Come ogni decreto legge, attendiamo la sua conversione in legge entro sessanta giorni, con eventuali modifiche e/o correzioni. Non andrebbero esclusi, ma anzi previsti, futuri aggiustamenti, a regime. Da più parti si è sollevata l’ipotesi di incostituzionalità in merito al requisito della residenza almeno decennale per fruire del RdC, non proprio infondate, e tante sono state le critiche, nel complesso, alla stessa introduzione della misura, anche con riferimento ai rischi di assenza di copertura economica, oltre a quello di “demotivare” chi dovrebbe cercare lavoro, soprattutto in alcune aree svantaggiate del Paese, dove tuttavia il lavoro andrebbe prima creato con opportuni investimenti ed adeguate politiche, dato che non c’è.
In ogni caso, della misura di cui si era sentito parlare durante la scorsa campagna elettorale, l’attuale misura, anche a causa della crisi economica in atto e delle diverse opinioni delle “due anime” del governo, conserva solo il nome, ed appare in realtà equilibrata e volta ad aiutare realmente solo chi si trova in estrema difficoltà.
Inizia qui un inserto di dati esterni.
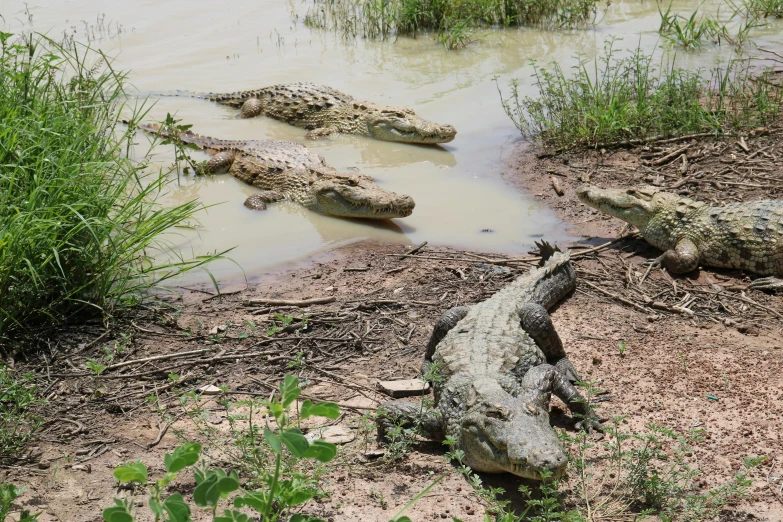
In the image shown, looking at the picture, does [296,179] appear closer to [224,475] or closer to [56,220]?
[56,220]

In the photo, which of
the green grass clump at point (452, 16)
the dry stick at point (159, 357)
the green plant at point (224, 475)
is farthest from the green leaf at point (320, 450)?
the green grass clump at point (452, 16)

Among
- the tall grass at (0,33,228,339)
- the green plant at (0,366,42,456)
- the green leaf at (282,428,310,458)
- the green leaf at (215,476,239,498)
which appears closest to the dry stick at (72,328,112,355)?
the tall grass at (0,33,228,339)

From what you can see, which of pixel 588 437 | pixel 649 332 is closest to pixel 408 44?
pixel 649 332

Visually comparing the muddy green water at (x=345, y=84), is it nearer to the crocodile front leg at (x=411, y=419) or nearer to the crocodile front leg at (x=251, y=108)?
the crocodile front leg at (x=251, y=108)

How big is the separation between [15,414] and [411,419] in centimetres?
192

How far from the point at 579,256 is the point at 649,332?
1253mm

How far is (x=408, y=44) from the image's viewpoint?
38.7 ft

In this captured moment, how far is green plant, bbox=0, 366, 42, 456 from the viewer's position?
140 inches

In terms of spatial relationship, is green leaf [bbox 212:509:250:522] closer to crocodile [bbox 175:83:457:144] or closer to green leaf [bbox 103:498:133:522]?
green leaf [bbox 103:498:133:522]

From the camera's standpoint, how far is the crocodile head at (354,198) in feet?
22.5

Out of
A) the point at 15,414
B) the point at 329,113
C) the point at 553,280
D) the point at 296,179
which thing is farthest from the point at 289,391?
the point at 329,113

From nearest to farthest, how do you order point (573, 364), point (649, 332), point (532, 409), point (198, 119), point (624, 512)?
point (624, 512), point (532, 409), point (573, 364), point (649, 332), point (198, 119)

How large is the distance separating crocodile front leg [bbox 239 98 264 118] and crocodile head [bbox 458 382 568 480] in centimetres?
717

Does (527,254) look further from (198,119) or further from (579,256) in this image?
(198,119)
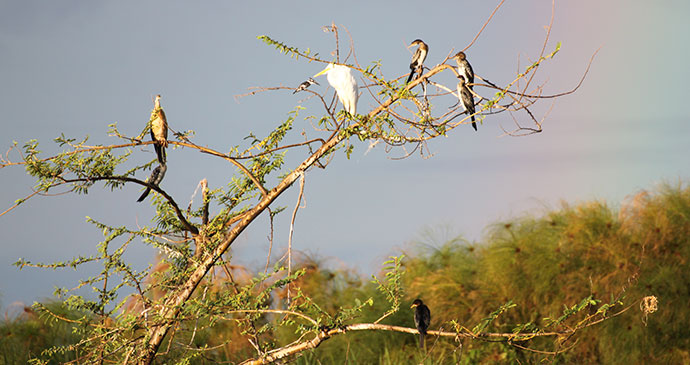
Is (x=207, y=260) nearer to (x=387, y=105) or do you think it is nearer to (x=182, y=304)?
(x=182, y=304)

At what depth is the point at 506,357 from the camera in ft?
25.1

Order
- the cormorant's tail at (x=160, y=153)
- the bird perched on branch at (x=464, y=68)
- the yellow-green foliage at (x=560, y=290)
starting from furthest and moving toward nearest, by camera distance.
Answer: the yellow-green foliage at (x=560, y=290) → the bird perched on branch at (x=464, y=68) → the cormorant's tail at (x=160, y=153)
Certo, le difficoltà che ci saranno per vederla applicata, non ultima la necessaria previa partenza effettiva dei Centri per l’Impiego, sino ad oggi praticamente inesistenti, oltre che delle nuove figure professionali dei “navigator” che un po’ di ilarità hanno suscitato, ed il rischio di abusi per la notoria capacità di arrangiarsi tipica dei “furbetti”nostrani, nulla tolgono all’importanza della introduzione anche in Italia di una misura a sostegno dei più poveri.